中華圏では為替レートが訪日旅行の重要な決定要因

日本への旅行需要は、自国の所得や為替、物価水準、震災といった要因に影響されるものと考えられる。そこで被説明変数を訪日旅客数とし、実質GDPや対円為替レート、相対価格、震災の影響などの説明変数を用いて、以下のような重回帰分析を行うこととする。

【被説明変数】
ARR:訪日旅客数

【説明変数】
GDP:対象国の実質GDP
EXR(-1):1四半期前の対象国通貨の対円為替レート
ERP:相対価格(日本の消費者物価指数÷対象国の消費者物価指数)
DME:東日本大震災のダミー変数(2011年4-6月期=1、それ以外=0)
C:定数

【対象国】
中国、香港、台湾、韓国、米国、ドイツ、フランス、英国

【推計期間】
2003年1-3月期~2016年1-3月期

上記の推計式では実質GDPが上昇すると、国民の可処分所得が増加するため、訪日旅行がしやすくなる。このため、実質GDPの符号条件は正であると考えられる。また、対円為替レートについても、円安は訪日旅行需要を増加させるため、符号条件は正となる。

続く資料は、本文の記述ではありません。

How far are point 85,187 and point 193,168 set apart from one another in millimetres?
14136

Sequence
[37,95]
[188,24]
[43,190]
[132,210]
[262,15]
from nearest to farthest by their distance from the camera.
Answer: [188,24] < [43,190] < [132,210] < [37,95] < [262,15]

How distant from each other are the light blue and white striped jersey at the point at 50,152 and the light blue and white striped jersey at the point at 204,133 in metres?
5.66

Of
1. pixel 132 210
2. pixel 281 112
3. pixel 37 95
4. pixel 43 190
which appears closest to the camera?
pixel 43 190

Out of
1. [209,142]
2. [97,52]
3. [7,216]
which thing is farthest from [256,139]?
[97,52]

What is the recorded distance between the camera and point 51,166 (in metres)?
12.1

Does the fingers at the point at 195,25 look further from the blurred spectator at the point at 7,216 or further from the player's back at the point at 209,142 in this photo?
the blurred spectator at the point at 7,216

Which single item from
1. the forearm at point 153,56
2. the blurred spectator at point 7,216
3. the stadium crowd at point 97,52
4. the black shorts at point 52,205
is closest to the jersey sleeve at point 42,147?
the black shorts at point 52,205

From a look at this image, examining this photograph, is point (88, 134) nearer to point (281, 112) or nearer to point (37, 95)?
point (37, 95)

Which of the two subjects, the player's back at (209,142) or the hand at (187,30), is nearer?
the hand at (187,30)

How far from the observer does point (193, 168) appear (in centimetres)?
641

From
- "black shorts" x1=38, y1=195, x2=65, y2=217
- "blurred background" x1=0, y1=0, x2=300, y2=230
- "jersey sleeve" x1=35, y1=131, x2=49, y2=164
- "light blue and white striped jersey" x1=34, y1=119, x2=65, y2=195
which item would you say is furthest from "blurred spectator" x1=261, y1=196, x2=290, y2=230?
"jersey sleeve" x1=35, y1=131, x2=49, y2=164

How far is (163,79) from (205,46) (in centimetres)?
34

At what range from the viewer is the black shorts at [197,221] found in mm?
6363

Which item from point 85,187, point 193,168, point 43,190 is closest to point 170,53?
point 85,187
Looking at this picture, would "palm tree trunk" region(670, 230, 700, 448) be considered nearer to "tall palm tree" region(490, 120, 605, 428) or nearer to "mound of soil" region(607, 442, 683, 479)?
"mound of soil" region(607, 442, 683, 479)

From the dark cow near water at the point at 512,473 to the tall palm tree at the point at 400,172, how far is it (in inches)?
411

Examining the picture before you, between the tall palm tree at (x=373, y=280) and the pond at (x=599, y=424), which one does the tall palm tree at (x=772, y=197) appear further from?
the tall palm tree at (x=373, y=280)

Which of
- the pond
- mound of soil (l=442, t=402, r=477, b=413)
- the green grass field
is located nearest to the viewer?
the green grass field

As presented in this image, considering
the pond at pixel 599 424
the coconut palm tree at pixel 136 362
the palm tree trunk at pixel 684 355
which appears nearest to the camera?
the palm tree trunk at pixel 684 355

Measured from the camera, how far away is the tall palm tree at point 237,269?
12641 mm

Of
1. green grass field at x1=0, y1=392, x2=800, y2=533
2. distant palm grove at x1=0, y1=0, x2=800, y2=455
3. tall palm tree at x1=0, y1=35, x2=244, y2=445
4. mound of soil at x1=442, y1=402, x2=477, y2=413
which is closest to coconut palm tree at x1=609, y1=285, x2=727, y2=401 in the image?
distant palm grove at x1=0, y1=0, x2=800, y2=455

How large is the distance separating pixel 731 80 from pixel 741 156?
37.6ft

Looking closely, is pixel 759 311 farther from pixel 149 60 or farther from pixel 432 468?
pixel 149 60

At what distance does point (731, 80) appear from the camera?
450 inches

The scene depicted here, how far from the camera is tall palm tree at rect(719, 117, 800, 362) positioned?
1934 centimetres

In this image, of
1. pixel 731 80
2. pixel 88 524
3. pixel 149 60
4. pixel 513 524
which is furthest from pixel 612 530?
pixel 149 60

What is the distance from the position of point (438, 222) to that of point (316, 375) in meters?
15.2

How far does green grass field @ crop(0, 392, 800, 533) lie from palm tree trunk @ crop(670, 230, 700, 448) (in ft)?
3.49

一方、相対価格は日本の消費者物価指数を対象国の消費者物価指数で除したものである。相対価格の上昇は日本への旅行費用の増加をもたらし、結果として訪日旅行需要の減少につながるため、符号条件は負であると考えられる。このほか、訪日旅客数が減少する要因として、東日本大震災のダミー変数も考慮した。

こうした前提条件のもとで分析を行った結果、英国では実質GDPの弾性値の有意性が低くなったほか、香港を除く7カ国では予想に反して相対価格の弾性値がマイナスとなるなど統一的な結果が得られなかった。そこで、これらの7カ国を対象に相対価格を説明変数から除外した推計式の導出も試みた。

この結果、いずれの国でも実質GDPが上昇すると、訪日旅客数が増加することが明らかとなった(図表3)。なかでも韓国や米国、台湾では実質GDPの弾性値が他国に比べ大きく、自国の経済状況が訪日旅客数の重要な決定要因となっていることが分かる。一方、中国では弾性値が0.86と他のアジア諸国と異なり、自国の経済状況が訪日旅客数に必ずしも大きな影響を与えていないことを示す結果となった。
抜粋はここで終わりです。